[Passage shown]
■ ■ ■
Joe:
Thanks for the thoughtful response. There is no question the
circumference of the tire and its revolutions are tied to a finite
distance. However, I don't think that is the issue.
The engine applies torque through a lever arm. (The distance from the
axle to the ground), i.e. what I call the drive radius because it is
always different from the radius on the top side. That length (and of
course, the gear train) determines just how far the crank will have to
revolve for any given amount of wheel rotation. Obviously for small
wheel diameters the crank will turn more times than for larger wheel
diameters for the circumference to go the exact SAME distance. In
effect, you might say it is a gear ratio even though you said "if you
use the "drive radius" instead of the "true radius", you are, in effect,
putting in a "gear ratio change" that does not belong there."
However, you later said . . "At high speeds the circumference stretches
and increases the tire radius--a really big "gear ratio" change for top
fuel dragsters as they go down the course!" So you do agree that a
radius change does have a gear ratio "effect". :-)
■ ■ ■
[Material]
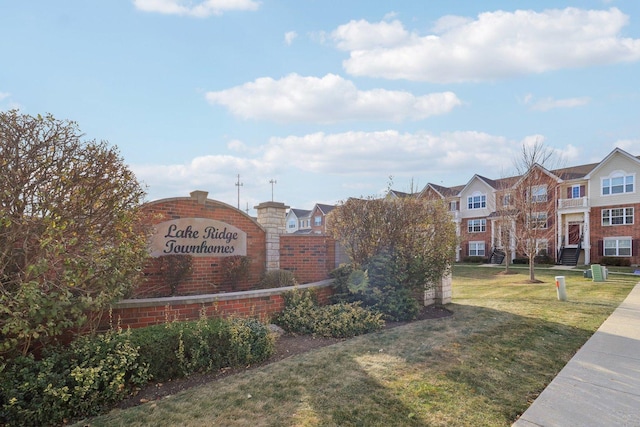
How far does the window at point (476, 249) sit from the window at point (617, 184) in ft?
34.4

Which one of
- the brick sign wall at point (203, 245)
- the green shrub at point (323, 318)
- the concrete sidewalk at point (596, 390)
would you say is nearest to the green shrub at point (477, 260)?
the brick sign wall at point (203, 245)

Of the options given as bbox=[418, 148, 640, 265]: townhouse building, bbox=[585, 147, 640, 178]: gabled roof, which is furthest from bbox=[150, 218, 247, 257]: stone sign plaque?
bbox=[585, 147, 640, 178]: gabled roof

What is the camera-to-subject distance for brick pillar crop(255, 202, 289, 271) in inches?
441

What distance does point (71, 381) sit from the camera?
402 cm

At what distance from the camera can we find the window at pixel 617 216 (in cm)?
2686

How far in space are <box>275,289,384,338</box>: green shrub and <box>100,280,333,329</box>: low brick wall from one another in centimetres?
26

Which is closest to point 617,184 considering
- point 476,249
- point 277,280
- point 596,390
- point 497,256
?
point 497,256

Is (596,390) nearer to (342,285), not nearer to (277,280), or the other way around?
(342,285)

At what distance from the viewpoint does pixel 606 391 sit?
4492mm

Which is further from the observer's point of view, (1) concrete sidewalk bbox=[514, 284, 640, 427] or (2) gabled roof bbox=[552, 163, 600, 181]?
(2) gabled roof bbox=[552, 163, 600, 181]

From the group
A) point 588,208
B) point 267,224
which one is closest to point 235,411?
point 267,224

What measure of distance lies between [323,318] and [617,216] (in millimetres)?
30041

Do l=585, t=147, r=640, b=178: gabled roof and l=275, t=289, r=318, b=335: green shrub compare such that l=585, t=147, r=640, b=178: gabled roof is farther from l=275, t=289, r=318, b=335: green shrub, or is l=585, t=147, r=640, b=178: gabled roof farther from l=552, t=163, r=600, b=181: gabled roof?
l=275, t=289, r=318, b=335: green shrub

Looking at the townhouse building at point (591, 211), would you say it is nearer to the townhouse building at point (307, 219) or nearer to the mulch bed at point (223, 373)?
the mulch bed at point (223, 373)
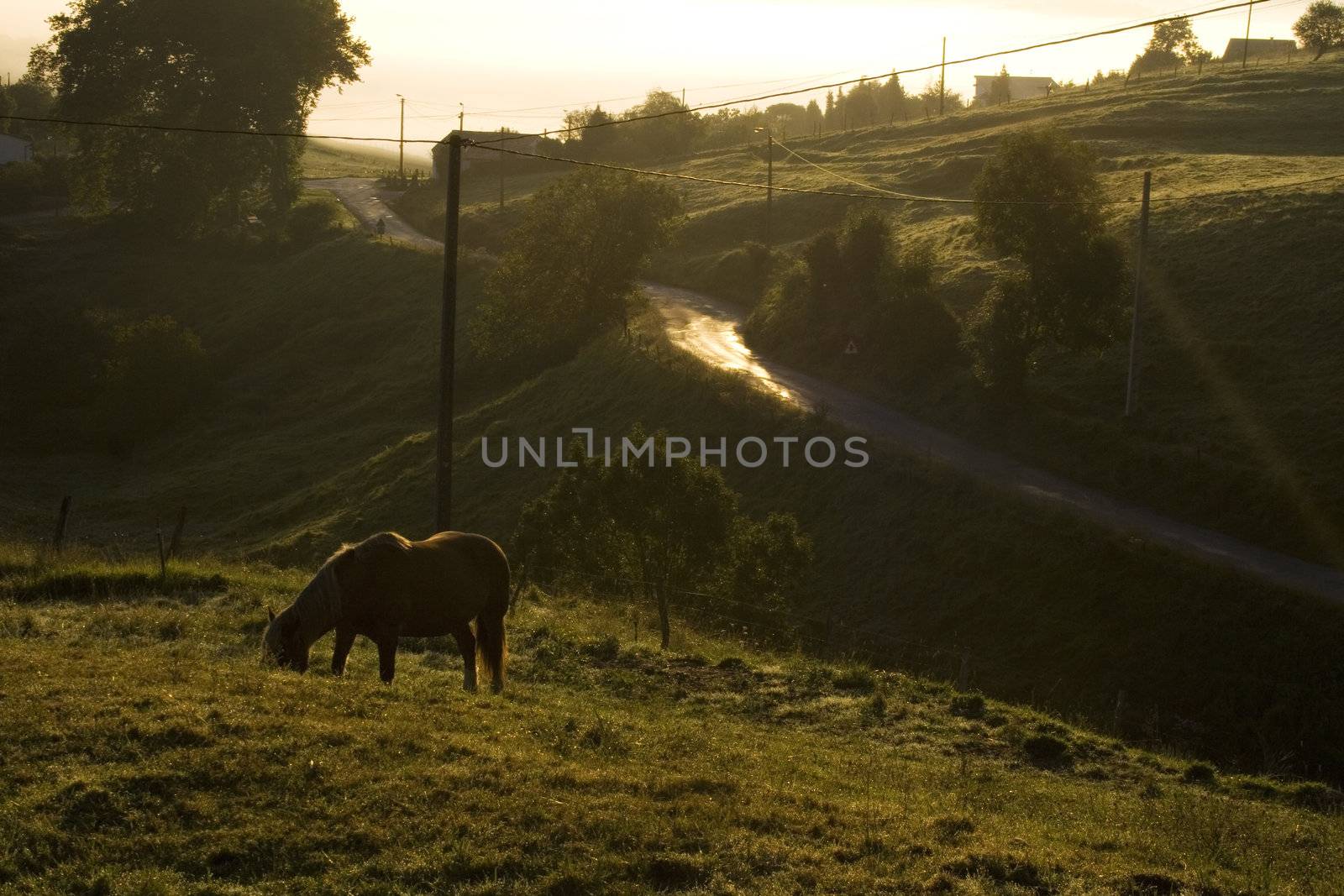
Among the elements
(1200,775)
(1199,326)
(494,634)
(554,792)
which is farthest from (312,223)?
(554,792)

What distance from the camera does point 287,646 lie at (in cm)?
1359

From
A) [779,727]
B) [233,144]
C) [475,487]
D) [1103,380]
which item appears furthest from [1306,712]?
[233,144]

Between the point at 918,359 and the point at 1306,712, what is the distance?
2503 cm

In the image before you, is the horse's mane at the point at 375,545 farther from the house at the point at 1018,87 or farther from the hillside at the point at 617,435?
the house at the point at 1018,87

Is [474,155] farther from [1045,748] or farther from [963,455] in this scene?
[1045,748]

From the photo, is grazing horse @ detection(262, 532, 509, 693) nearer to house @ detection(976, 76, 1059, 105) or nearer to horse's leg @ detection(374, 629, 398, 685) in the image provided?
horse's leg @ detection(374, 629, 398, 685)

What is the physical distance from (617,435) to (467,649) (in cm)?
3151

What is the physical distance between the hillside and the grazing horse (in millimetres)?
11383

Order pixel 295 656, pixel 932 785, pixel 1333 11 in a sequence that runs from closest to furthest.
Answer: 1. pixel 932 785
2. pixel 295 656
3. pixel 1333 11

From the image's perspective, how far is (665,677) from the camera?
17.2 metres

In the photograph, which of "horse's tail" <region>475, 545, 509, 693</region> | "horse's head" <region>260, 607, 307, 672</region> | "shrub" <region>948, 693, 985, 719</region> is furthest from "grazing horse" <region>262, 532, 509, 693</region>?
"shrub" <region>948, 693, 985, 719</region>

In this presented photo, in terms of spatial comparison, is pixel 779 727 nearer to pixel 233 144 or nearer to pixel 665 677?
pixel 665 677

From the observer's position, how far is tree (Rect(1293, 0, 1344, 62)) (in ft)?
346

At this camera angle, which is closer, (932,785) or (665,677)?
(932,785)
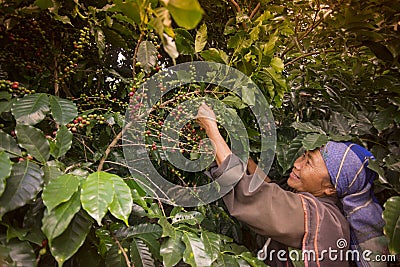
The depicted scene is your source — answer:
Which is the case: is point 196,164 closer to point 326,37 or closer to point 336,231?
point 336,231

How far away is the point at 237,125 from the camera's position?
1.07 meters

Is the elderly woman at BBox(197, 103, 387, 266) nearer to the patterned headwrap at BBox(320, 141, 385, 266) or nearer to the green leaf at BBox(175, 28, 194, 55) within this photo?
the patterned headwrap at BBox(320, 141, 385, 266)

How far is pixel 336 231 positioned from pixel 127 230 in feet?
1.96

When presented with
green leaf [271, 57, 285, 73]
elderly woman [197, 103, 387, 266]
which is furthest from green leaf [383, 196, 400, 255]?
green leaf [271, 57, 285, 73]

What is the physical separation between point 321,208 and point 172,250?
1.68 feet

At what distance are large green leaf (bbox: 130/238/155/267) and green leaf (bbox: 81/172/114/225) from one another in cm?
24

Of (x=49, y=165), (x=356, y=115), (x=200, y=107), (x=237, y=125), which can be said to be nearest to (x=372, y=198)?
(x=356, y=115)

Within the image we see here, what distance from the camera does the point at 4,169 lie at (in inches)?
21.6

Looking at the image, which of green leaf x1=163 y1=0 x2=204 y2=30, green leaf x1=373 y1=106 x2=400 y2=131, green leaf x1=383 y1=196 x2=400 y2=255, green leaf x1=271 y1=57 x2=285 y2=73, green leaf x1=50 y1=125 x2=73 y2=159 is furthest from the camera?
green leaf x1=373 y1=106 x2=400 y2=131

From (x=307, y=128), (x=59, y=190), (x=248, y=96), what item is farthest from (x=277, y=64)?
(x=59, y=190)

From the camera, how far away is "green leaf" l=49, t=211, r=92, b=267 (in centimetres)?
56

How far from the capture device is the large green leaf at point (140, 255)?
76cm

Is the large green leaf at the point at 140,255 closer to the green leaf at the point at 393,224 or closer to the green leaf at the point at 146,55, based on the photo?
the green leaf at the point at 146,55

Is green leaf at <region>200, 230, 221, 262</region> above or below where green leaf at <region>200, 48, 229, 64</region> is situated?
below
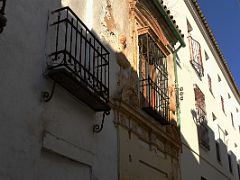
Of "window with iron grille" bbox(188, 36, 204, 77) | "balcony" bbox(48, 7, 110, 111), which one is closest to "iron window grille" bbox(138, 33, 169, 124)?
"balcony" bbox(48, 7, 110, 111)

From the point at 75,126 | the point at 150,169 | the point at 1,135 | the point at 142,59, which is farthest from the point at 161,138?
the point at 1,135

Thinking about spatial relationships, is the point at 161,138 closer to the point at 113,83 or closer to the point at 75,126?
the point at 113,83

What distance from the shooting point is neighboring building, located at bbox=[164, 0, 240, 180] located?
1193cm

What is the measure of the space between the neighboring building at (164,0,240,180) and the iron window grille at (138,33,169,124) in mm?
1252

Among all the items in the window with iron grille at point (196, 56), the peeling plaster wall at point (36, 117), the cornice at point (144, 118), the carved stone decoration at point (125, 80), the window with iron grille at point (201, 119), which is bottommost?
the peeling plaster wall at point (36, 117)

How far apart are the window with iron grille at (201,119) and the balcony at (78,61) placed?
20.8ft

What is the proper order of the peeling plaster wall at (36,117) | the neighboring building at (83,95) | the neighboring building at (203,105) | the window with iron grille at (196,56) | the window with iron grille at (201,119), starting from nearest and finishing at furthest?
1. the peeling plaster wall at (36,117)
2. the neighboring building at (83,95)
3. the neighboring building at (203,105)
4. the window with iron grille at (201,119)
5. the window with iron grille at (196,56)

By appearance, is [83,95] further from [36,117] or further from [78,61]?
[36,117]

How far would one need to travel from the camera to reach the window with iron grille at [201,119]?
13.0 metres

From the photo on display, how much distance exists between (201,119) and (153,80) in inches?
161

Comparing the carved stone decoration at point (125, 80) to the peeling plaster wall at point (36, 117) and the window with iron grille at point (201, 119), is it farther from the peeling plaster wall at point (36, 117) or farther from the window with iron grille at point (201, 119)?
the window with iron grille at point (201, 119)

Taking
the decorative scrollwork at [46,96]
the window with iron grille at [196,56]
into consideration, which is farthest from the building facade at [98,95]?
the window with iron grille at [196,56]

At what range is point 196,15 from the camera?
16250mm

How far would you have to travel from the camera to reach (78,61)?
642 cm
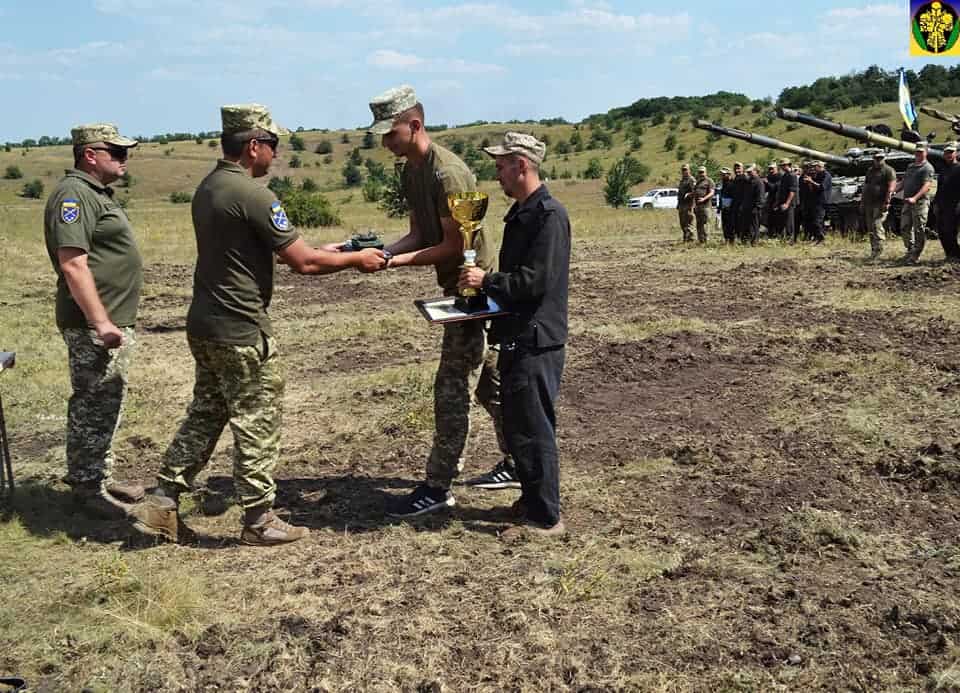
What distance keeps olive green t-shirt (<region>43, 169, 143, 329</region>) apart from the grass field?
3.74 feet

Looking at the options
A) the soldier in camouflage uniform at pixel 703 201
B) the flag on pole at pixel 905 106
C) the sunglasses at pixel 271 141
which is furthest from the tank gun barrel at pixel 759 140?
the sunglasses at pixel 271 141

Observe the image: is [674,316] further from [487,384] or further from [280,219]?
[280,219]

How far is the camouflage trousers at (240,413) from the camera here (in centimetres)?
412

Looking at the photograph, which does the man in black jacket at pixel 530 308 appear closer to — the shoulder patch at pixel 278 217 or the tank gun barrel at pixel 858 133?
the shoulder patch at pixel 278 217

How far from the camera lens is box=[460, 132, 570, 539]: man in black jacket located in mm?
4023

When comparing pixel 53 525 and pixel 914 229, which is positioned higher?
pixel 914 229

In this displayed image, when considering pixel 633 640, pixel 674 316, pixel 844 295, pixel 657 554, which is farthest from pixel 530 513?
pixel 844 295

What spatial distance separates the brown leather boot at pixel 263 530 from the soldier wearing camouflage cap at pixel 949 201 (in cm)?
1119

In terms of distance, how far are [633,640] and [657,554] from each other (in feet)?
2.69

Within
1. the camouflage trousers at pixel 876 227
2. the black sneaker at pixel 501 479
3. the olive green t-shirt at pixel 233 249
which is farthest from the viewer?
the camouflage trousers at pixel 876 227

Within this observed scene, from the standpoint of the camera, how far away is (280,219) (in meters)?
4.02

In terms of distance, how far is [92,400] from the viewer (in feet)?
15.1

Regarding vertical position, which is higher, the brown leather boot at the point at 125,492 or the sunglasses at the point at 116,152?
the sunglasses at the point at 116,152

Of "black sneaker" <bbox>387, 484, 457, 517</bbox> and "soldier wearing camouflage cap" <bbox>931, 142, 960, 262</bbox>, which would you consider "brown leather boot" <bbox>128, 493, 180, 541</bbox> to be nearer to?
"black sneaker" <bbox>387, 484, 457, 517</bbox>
■ ■ ■
[Direction 1]
Can you condense the paragraph of the forum post on tire drive radius that begins "The engine applies torque" into a short bulleted list that keeps its main facts?
[Direction 2]
Write out, word for word, the part of the records that opens with the line containing "From the photo, is" and closes with the line containing "17.2 metres".

[Full answer 1]
- The engine applies torque through a lever arm: the distance from the axle to the ground, called the "drive radius," which always differs from the radius on the top side.
- That length, together with the gear train, sets how far the crank must turn for a given amount of wheel rotation.
- For the tire's circumference to cover the same distance, a small wheel needs more crank turns than a large one, which in effect is a gear ratio.
- Joe had said that using the drive radius instead of the true radius adds a "gear ratio change" that does not belong.
- Joe later said that at high speeds the circumference stretches and increases the tire radius, a big "gear ratio" change for top fuel dragsters.
- The writer concludes that Joe therefore agrees a radius change has a gear ratio "effect."

[Full answer 2]
From the photo, is grazing horse @ detection(262, 532, 509, 693) nearer to house @ detection(976, 76, 1059, 105) or nearer to horse's leg @ detection(374, 629, 398, 685) in the image provided?
horse's leg @ detection(374, 629, 398, 685)

What is the physical distance from (617,435) to (467,649) (in cm)?
3151

What is the physical distance between the hillside and the grazing horse (in millimetres)?
11383

Order pixel 295 656, pixel 932 785, pixel 1333 11 in a sequence that runs from closest to furthest.
Answer: 1. pixel 932 785
2. pixel 295 656
3. pixel 1333 11

From the image's perspective, how far is (665,677) from the camera?
17.2 metres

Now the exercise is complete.